Thanks again Blueslicks, maybe you can shed more light on the "1936" again, and or touch on other subjects we've discussed.

Cheers, 

Jack Tone


----------



## Blueslicks

Just thought I'd post this pic for all those who ask "does it really matter" if a cab is ply or MDF. 

Sound quality and preference to tone aside, when you talk durability I think it's obvious what a crappy material MDF truly is. Here's a pic of a 1936 I lifted off ebay just now. Look where the casters have been inserted near the baffle. That's from wheeling it around a bit, having the caster socket screws loosen from spreading MDF and then the tips of the casters ultimately swaying and pressing against the baffle.

Stuffs also a real treat if you ever have to remove the baffle, then reinsert the screws.

I guess there is a chance the guy is using non-Marshall castors and did the damage himself when drilling bigger holes to fit them but still...

For over a decade Marshall pumped out these atrocious excuses for cabs under the guise of it being professional grade, road ready gear. I imagine many, many people purchased those cabs without even questioning the material. Marshall sure never announced a switch from ply nor did they inform anyone of the MDF material in the specs when advertised as far as I know. Either way, what a colossal rip off for the prices Marshall asked for that shit.


----------



## Micky

You sure it is a 1936? Where is the link to the auction?
What year do you think the cab was produced?


----------



## Blueslicks

Micky said:


> You sure it is a 1936? Where is the link to the auction?
> What year do you think the cab was produced?



I would guess it's anywhere from the early 90's through 2010...

Marshall 1936 Custom 2x12 Guitar Speaker Cabinet w Vintage 30s 811501022152 | eBay

And yes it's a Marshall. I've been inside enough 1936's to be sure. Screw placement, pozidriv screws, speaker placement, logo placement, tolex, corners and rivets. Look at the brace inside...the MDF base and thinner wood post along with the screws holding it on are giveaways as well. They used a ply base on the brace up until the JCM900 models. Then with the JCM900 series they cut costs again by making the brace even thinner than it was with the JCM800 series and started using MDF for the base. The JCM800 base was secured with thick dome head screws and by the JCM900's they began using a flathead smaller screw the same of which they use on the caster sockets. The seller also verifies the input jack states 150 watts in his ebay add which signifies it was originally loaded with stock G12T-75's.


----------



## JackTone

It sure looks like a 1936 cab. to me. I agree, pulling the screws (even once) and then reset them in that crap will only give to grief. 

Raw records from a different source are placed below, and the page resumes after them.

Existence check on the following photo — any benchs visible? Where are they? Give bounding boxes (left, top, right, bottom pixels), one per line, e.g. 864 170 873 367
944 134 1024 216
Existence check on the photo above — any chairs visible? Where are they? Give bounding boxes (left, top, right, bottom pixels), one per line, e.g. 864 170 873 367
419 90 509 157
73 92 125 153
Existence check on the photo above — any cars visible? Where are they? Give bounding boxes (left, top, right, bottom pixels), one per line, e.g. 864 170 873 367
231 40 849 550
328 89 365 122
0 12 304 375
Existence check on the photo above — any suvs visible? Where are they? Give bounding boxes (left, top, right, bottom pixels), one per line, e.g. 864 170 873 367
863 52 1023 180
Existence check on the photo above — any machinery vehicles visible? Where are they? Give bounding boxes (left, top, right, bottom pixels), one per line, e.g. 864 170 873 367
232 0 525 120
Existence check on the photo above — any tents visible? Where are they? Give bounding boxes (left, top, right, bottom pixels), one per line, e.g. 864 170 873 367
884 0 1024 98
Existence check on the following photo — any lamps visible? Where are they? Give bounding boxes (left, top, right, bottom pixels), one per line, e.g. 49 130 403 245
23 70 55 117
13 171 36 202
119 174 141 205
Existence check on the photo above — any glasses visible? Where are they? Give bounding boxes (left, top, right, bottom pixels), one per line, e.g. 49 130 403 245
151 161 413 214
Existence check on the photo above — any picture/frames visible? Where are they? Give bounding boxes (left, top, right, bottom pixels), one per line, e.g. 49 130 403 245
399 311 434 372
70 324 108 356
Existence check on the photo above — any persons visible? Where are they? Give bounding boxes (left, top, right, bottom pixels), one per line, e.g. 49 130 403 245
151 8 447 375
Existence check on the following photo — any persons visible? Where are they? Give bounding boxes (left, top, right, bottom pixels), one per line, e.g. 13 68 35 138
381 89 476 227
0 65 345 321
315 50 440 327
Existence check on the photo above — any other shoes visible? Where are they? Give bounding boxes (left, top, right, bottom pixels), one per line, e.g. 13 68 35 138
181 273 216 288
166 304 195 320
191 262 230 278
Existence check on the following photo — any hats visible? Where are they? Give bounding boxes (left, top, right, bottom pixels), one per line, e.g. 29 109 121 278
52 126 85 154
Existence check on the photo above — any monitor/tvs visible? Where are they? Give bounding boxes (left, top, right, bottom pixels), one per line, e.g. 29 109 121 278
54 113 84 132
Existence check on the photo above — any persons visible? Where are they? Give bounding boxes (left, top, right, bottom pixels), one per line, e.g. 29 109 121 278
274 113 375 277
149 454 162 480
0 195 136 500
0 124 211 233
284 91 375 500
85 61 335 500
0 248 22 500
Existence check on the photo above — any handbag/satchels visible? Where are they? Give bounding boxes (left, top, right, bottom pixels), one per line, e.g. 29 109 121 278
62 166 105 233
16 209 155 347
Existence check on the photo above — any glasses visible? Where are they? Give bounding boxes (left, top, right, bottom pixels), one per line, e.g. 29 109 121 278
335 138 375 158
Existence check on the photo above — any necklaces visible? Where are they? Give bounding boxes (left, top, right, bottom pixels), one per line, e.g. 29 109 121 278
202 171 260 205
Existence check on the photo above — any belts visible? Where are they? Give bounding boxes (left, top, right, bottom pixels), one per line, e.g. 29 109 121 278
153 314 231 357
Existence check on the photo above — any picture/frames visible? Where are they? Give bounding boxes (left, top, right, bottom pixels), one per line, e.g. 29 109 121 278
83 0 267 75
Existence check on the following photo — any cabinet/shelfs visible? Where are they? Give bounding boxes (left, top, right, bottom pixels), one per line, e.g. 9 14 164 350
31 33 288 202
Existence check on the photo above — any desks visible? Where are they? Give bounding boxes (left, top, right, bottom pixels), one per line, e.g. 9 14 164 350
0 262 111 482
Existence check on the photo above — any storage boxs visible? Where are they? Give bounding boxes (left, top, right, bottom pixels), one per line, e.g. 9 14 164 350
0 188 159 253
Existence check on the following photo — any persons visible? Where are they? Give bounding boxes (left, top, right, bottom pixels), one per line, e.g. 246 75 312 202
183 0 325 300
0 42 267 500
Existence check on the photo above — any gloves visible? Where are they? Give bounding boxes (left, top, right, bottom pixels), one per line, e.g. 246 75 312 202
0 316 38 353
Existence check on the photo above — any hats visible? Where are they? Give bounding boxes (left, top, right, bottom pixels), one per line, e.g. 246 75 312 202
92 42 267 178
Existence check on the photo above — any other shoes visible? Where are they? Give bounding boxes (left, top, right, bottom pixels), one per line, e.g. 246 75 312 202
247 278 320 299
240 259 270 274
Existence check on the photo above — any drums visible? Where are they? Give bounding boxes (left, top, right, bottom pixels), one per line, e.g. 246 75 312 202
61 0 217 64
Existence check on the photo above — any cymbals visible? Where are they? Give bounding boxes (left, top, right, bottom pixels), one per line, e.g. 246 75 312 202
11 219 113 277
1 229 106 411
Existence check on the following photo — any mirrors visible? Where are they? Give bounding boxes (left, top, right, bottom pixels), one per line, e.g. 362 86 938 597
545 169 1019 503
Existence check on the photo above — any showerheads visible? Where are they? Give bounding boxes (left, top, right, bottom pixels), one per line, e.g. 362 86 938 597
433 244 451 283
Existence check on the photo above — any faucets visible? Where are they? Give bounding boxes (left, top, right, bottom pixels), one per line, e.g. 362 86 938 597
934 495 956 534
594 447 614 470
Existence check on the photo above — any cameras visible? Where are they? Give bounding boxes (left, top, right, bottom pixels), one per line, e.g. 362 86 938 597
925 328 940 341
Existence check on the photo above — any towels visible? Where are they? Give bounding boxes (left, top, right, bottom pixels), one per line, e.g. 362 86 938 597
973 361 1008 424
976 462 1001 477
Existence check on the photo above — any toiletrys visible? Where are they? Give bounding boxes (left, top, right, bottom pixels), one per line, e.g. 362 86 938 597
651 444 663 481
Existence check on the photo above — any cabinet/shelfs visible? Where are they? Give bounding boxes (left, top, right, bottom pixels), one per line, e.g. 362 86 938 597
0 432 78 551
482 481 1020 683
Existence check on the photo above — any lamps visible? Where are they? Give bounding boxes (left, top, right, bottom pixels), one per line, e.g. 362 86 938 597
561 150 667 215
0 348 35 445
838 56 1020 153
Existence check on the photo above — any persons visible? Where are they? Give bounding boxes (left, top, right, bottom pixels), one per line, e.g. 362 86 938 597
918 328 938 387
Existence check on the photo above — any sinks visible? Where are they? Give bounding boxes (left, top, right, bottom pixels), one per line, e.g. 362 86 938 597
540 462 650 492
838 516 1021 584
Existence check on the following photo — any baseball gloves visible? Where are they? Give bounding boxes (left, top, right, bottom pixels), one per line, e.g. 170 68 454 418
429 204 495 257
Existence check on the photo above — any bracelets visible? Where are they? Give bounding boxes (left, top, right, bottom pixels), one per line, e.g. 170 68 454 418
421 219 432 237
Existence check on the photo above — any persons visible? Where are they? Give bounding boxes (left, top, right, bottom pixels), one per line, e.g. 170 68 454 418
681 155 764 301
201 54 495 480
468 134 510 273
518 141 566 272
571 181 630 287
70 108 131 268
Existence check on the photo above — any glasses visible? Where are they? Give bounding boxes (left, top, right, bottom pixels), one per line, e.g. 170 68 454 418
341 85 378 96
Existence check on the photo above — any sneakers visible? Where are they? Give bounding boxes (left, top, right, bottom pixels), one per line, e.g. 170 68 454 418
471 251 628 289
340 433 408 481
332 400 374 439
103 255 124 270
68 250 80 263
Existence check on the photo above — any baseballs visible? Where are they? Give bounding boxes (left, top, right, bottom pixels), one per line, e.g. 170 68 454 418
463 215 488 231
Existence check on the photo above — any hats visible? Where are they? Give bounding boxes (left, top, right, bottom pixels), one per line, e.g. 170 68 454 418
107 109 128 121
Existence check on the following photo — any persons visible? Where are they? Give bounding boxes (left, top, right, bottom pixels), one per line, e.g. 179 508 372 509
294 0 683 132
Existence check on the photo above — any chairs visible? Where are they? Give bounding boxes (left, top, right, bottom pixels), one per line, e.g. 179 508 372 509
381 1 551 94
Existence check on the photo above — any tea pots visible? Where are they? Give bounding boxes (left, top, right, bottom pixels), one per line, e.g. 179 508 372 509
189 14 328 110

FYI Blueslicks, the 1936 cab. I have is birch ply. I posted the serial number last night (see previous post this subject). I'm thinking the cab. is either a pre JCM800 or very early production of same.

Also something else I've learned over the years about casters. Bigger is better. Moving gear over odd surfaces is much easier with larger wheels. Just my 2¢.

I'd like to talk with you later about speakers (Blueslicks), but maybe tomorrow my friend.

Cheers,
Jack Tone


----------



## Blueslicks

JackTone said:


> It sure looks like a 1936 cab. to me. I agree, pulling the screws (even once) and then reset them in that crap will only give to grief.



Big grief for sure. And imagine the weight of the speakers on the inserted anchors over time.



JackTone said:


> FYI Blueslicks, the 1936 cab. I have is birch ply. I posted the serial number last night (see previous post this subject). I'm thinking the cab. is either a pre JCM800 or very early production of same.



I saw the serial number and it's still a mystery to me. I'd have to see the inside. What about the jackplate? Is it a dual input? Also, what did the wattage handling state on the plate? These answers can shed clues towards general production era. Thing is...yours is the deeper dimension build with anti-skid plates and large recessed side handles. 

The very first JCM800 era 1936 cabs were a thinner dimension as they transitioned from the plexi era Lead, Bass and Organ model 2045 2X12 cab into the JCM800 model 1936 cab. Basically a 2045 with Elephant tolex instead of Levant and G12-65 speakers instead of G12H-30 or GB's. The first JCM800 1936 had a top handle and small bakelite mono input jack which was usually mounted at the bottom of the back panel. The small bakelite input was then replaced with a large recessed funnel cup mono single input jack located near the top end of the back panel. When they finally went to the deeper dimension box they then added large recessed side handles and anti-skid plates. These larger dimension cabs then retained a large recessed funnel cup mono single input jack up until about 89-90 where the dual input stereo jack was then added and the switch to G12T-75's from the G12-65's took place. 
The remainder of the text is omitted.